Floral heteromorphy in Primula vulgaris: progress towards isolation and characterization of the S locus.

BACKGROUND

The common primrose, Primula vulgaris, along with many other species of the Primulaceae, exhibits floral heteromorphy in which different individuals develop one of two possible forms of flower, known as pin and thrum. Both flower types are hermaphrodite and exhibit reciprocal positions of male and female reproductive structures, which together with a sporophytic incompatibility system, prevent self-pollination and promote out-crossing. The development of the two different forms of flower is controlled by a co-adapted linkage group of genes known as the S locus.

SCOPE

Here progress towards identification and characterization of these genes is described to provide a molecular genetic explanation of the different floral characteristics that define heterostyly in Primula as observed and described by Charles Darwin. Previous work to identify and characterize developmental mutations linked to the P. vulgaris S locus, together with the isolation of S locus-linked genes and polymorphic DNA sequences markers, is summarized.
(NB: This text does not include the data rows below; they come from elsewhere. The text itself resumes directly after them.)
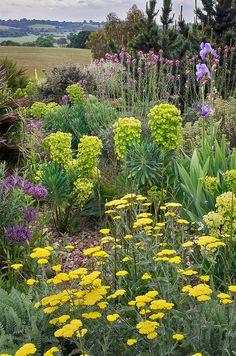 Achillea (Yarrow) in front of Euphorbia caracias (looks like Wulfenii) - RHS Hyde Hall Gardens, Essex, England Dry Garden, Gravel Garden, Garden Landscaping, Garden Path, Essex Countryside, England Countryside, Landscape Design, Garden Design, Drought Tolerant Garden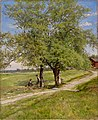 Hjalmar Munsterhjelm - Crack Willows - A I 618 - Finnish National Gallery.jpg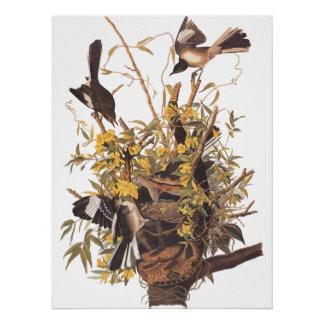 Poster Affiche de famille du moqueur d'Audubon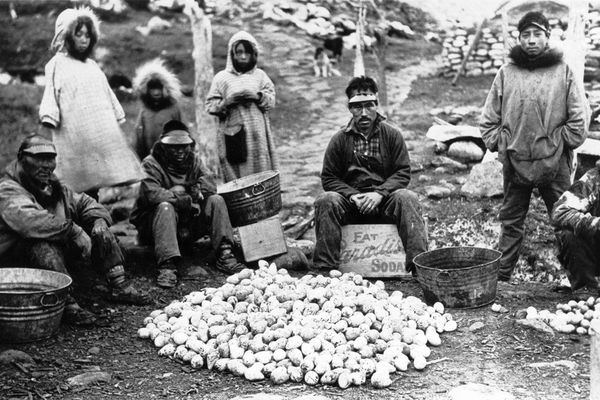 "Men and children looking over murre eggs. ""Menadelook: An Inupiat Teacher's Photographs of Alaska village Life, 1907-1932"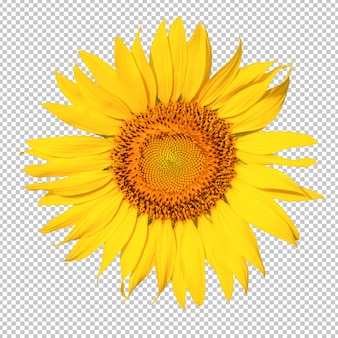 Sunflower flower isoleated transparency background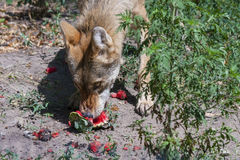 Wolf eats a watermelon Royalty Free Stock Photos
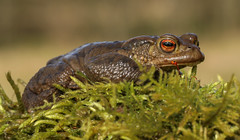 Common toad (waynehavenhand1) Tags: amphibian bufobufo commontoad toad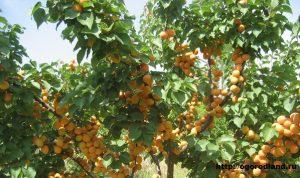 дерево абрикос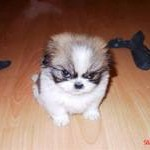 Angry Pup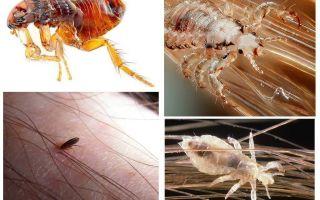 जूँ और fleas के क्या सपने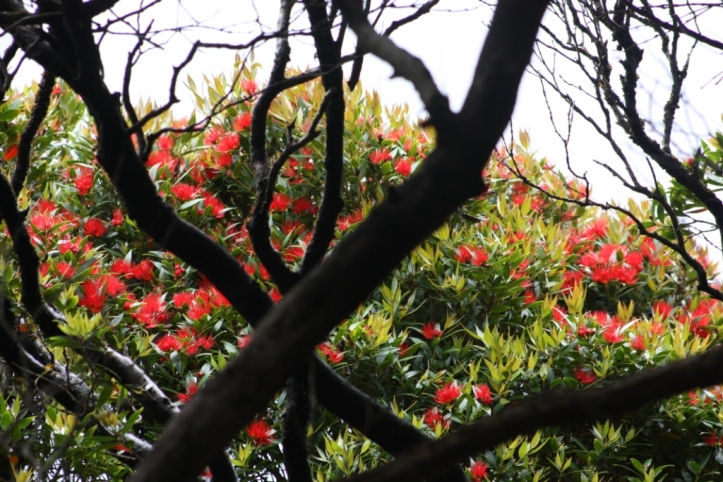 Southern rata flower IMG_2987 K Rexer-Huber
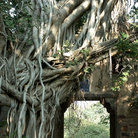Picture - A Banyan tree at the entrance gate of Ranthambore National Park and Tiger Reserve.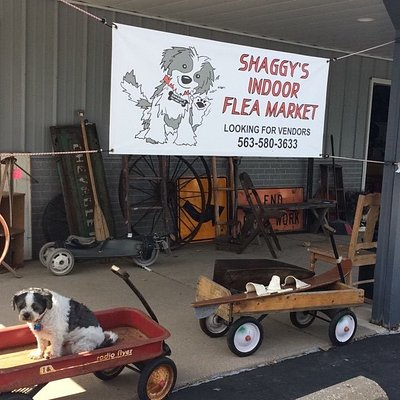 Our mascot, Shaggy, in front of his store.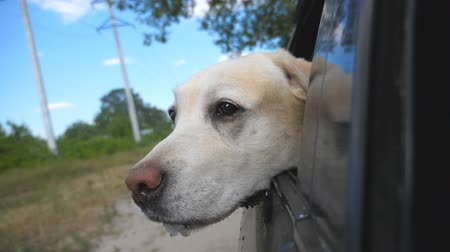 arquejo : Dog breed labrador or golden retriever looking into a car window. Domestic animal stuck out head from moving auto to enjoying the wind and watching the world. Close up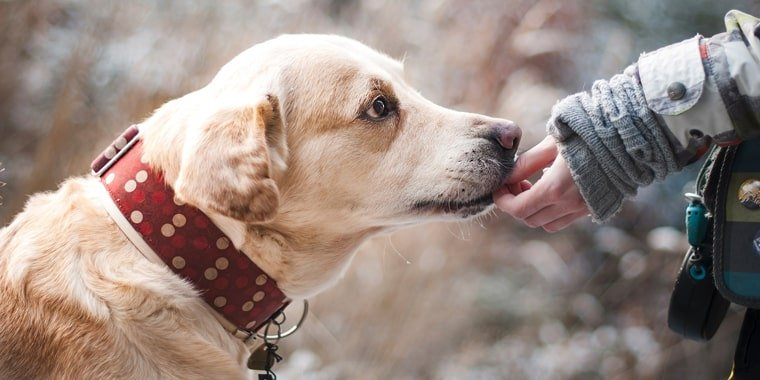 10 Best Dog Food for Labs in 2020
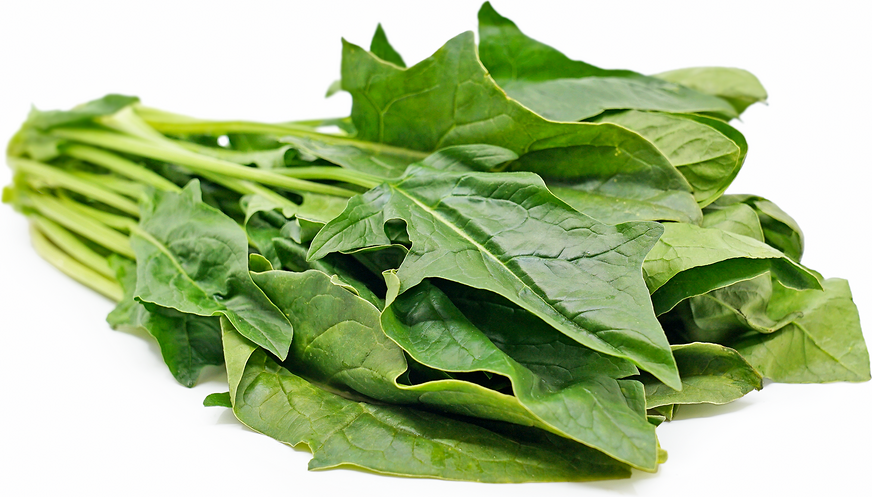 Arrowhead Spinach picture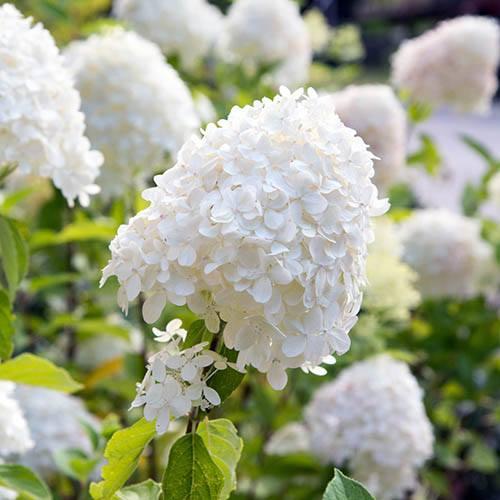 Hydrangea paniculata Collection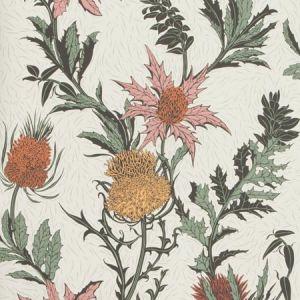 115/14043-CS THISTLE A Pink Orange Parchment Cole & Son Wallpaper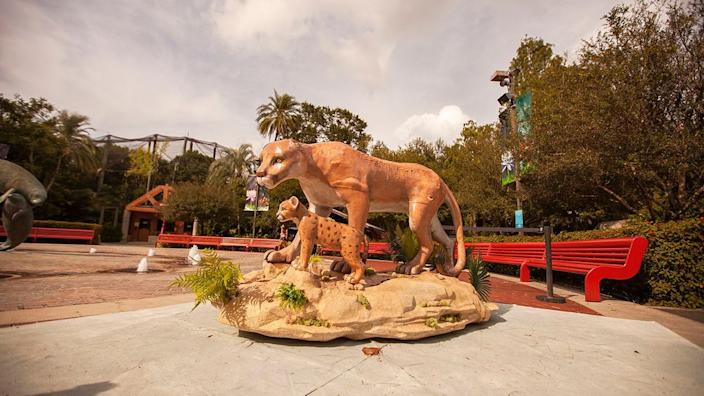 Before they start melting, these sculptures look just like ordinary Florida panthers.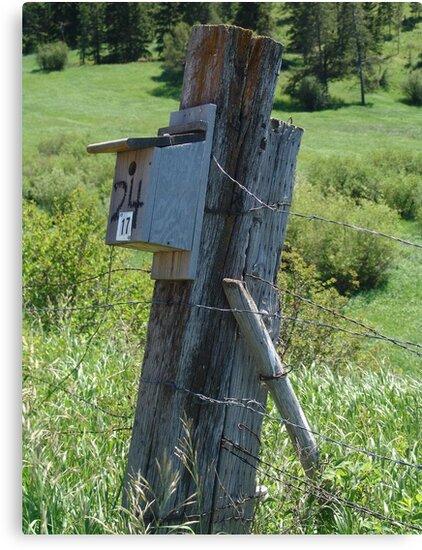 BLUEBIRD HOUSE NEAR BOZEMAN, MT by May Lattanzio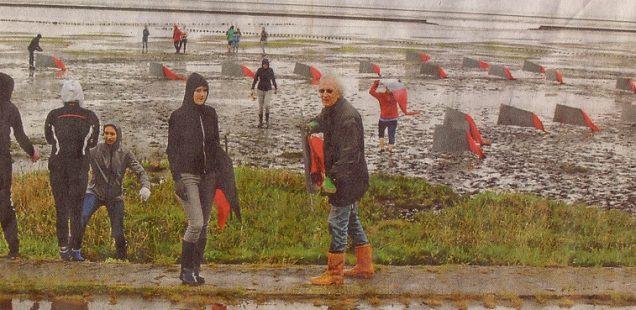 Landart im Wattenmeer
The development of tools are described which will facilitate isolation and characterization of the S locus and its environs, including the creation of two expressed sequence tag libraries from pin and thrum flowers, as well as the construction and screening of two bacterial artificial chromosome (BAC) libraries containing thrum genomic DNA. Screening of these libraries with four S locus-linked sequences has enabled us to assemble four BAC contigs representing over 40 individual overlapping BAC clones which represent over 2·2 Mb of S locus-linked genomic sequence. PCR-based approaches for identification of the allelic origin of these BACs are described as well as identification of an additional 14 S locus-linked genes within BAC-end sequences.

CONCLUSIONS

On-going work to assemble the four S locus-linked contigs into one contiguous sequence spanning the S locus is outlined in preparation for sequence analysis and characterization of the genes located within this region.